J’ai beaucoup aimé l’idée de ce regard croisé entre le journal intime du héros et la lecture qu’en fait sa femme Mounia. Je trouve ça très fort car ça permet de donner la même intensité aux deux personnages, ce sont deux héros. Ça fonctionne très bien aussi pour rendre la psychologie des personnages : le journal intime permet de descendre au plus profond de la sensibilité, Karim peut tout dire de lui sans être interrompu, et la conversation à sens unique de Mounia permet d’obtenir la même chose, elle peut tout dire de son ressenti, aller jusqu’au bout de son émotion sans risquer d’être interrompue ou contredite. Avec ce procédé d’écriture les deux personnages sont très bien incarnés, ce sont des êtres humains sensibles, déçus par certains aspects de la vie mais qui demeurent acteurs, cherchants. Ils perçoivent le monde avec leur regard d’artiste, ils luttent et cherchent à transmettre leur ressenti.

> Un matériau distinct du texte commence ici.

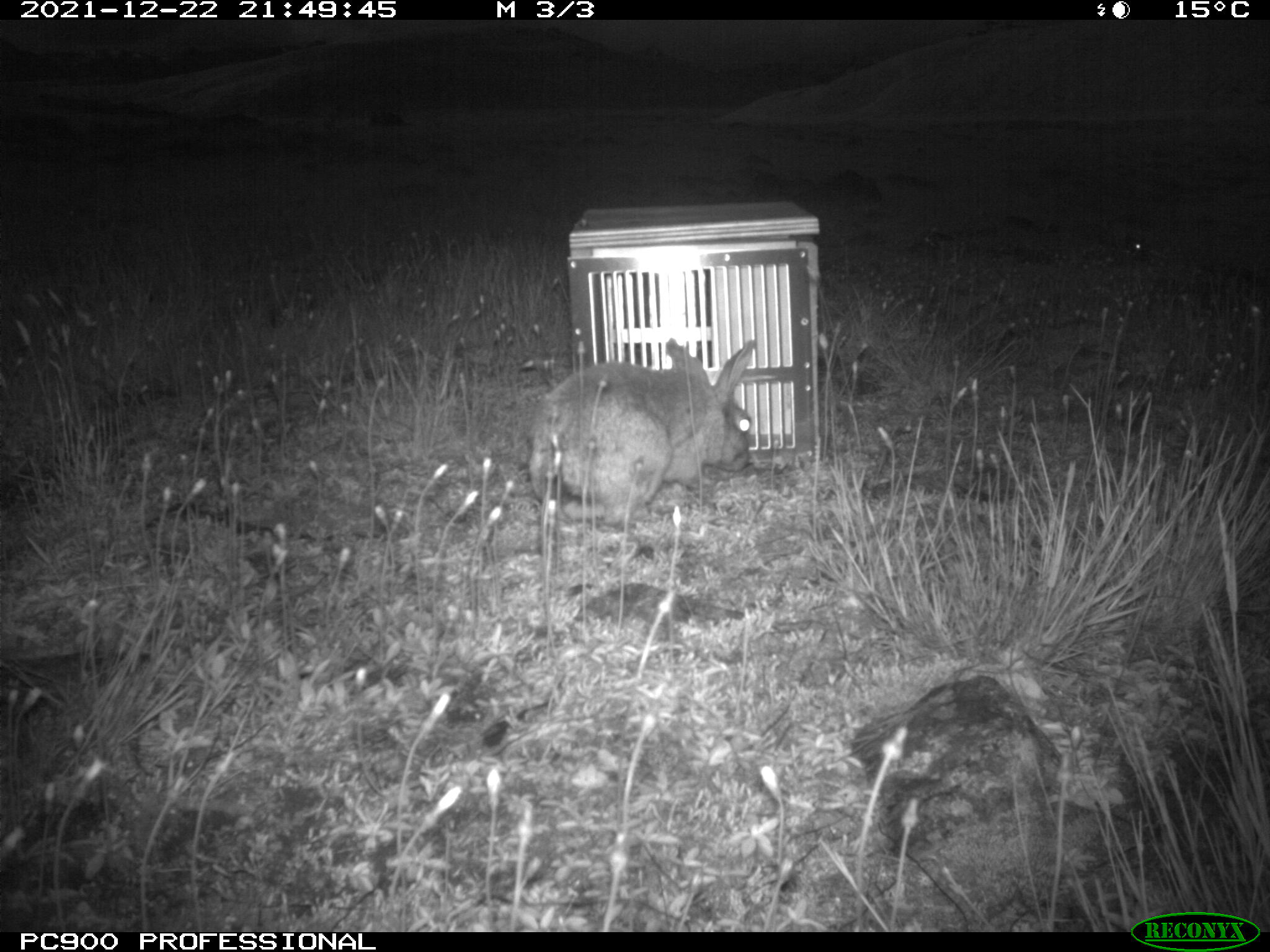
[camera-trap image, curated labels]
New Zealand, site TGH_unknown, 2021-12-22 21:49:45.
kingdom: Animalia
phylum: Chordata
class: Mammalia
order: Lagomorpha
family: Leporidae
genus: Oryctolagus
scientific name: Oryctolagus cuniculus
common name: european rabbit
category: rabbit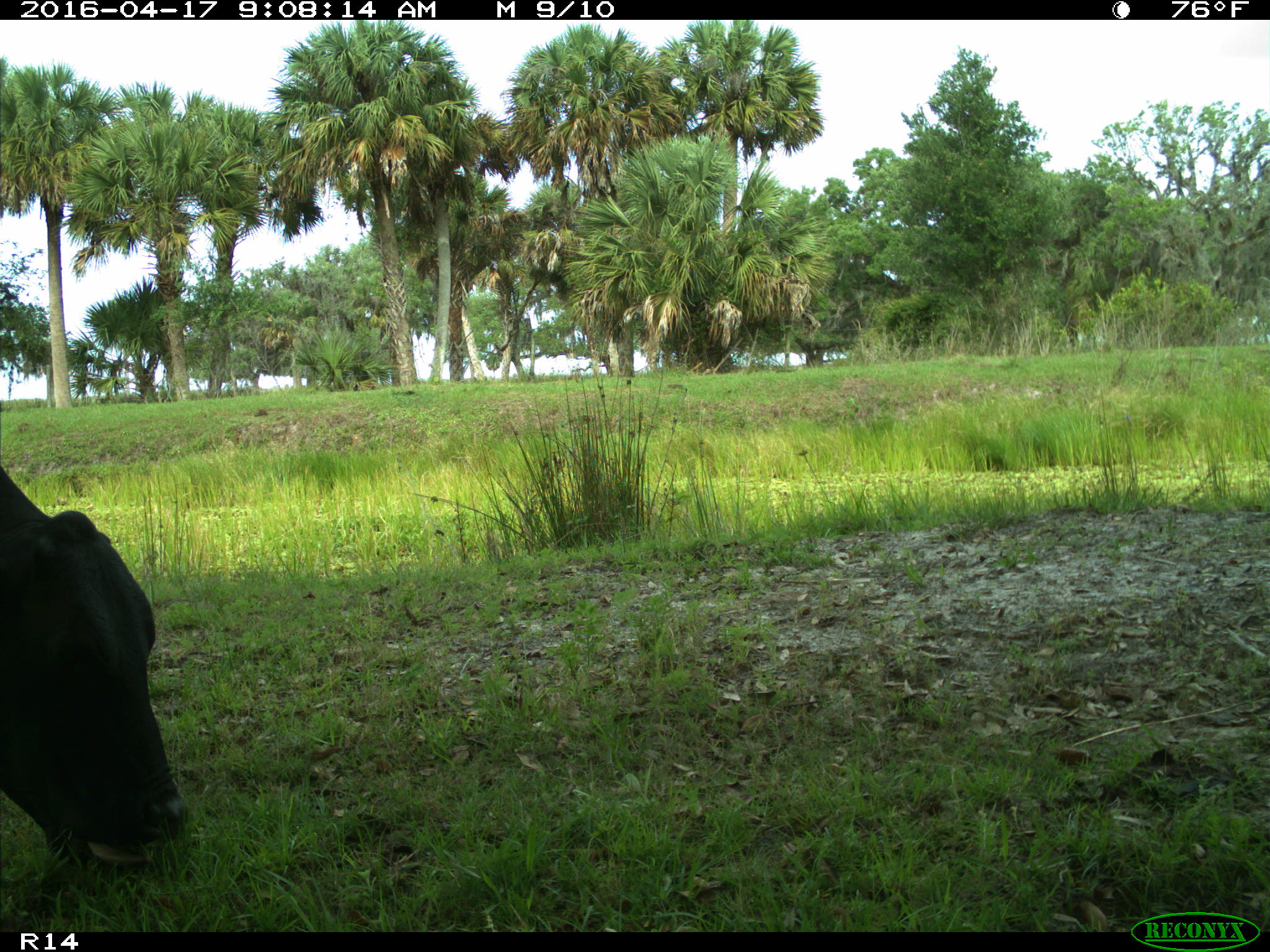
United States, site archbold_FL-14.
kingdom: Animalia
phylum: Chordata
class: Mammalia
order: Artiodactyla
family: Bovidae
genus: Bos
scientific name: Bos taurus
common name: domestic cow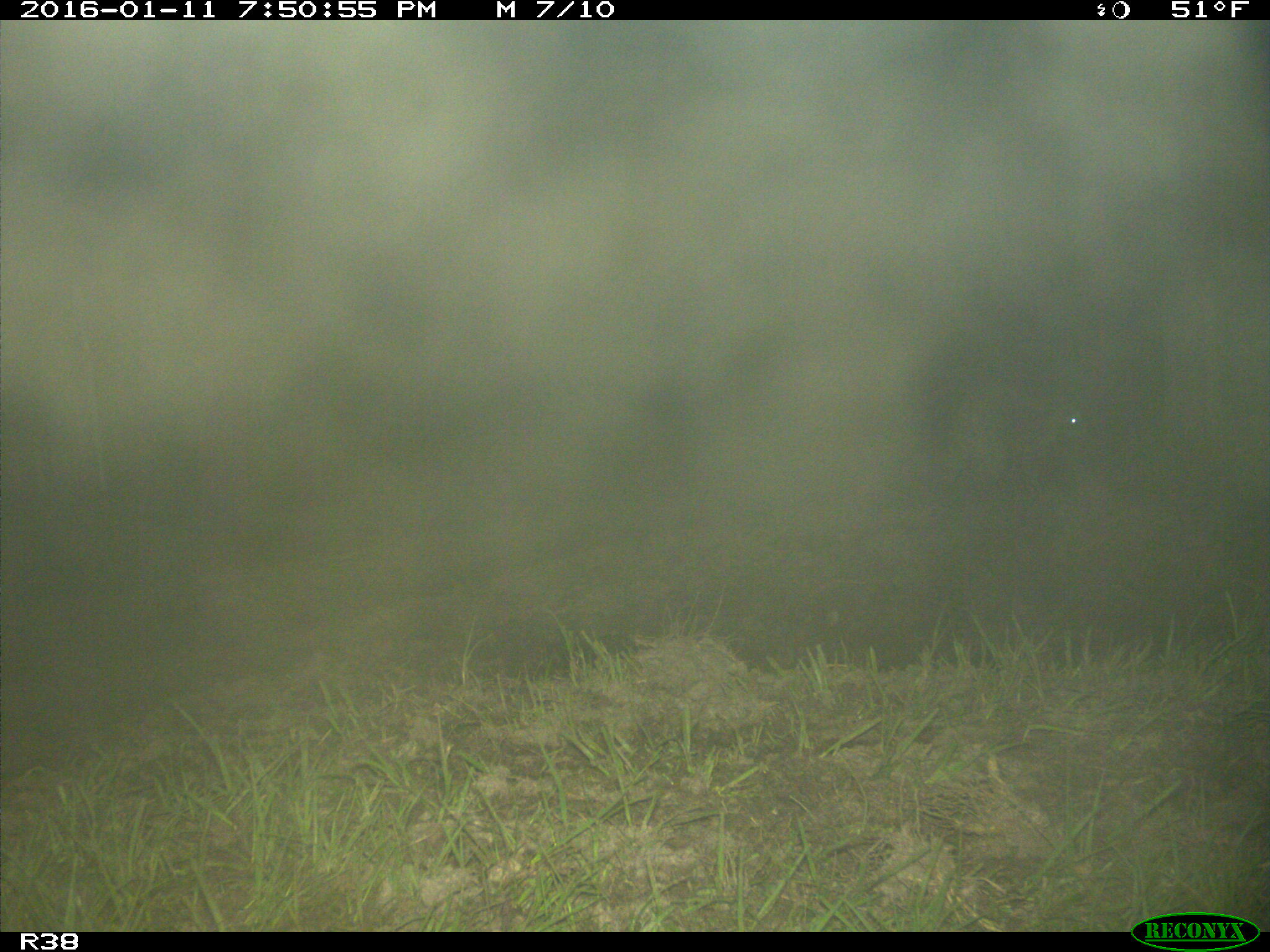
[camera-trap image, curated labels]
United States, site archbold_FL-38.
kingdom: Animalia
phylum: Chordata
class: Mammalia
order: Carnivora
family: Procyonidae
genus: Procyon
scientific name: Procyon lotor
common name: common raccoon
Procyon lotor (common raccoon).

Ils refusent de baisser la garde et de plier devant des concessions qui n’ont pas lieu d’être. Ces personnages sont parfaitement vivants. Ils sont tellement réalistes que le lecteur a l’impression de les connaître, de les avoir croisés chez des amis communs. C’est fort d’avoir réussi à les incarner comme ça ! Une fois qu’on est embarqué dans cette relation complice avec les personnages, on partage leur engagement social, culturel et politique. On vit leur quotidien et leurs attentes. Et là aussi on perçoit plein de choses passionnantes, comme par exemple le statut de cette Algérie qui en a assez d’être toujours perçue comme post coloniale, et qui voudrait qu’on lui reconnaisse le droit d’être tout court. J’aime beaucoup aussi la façon dont le vocabulaire est manié avec humour, l’écriture devient parfois surréaliste et c’est très savoureux pour le lecteur, cela permet aussi de reprendre un peu d’air et de distance avec ce climat de peur et d’oppression que l’on perçoit si bien à d’autres moments. Un très bon livre.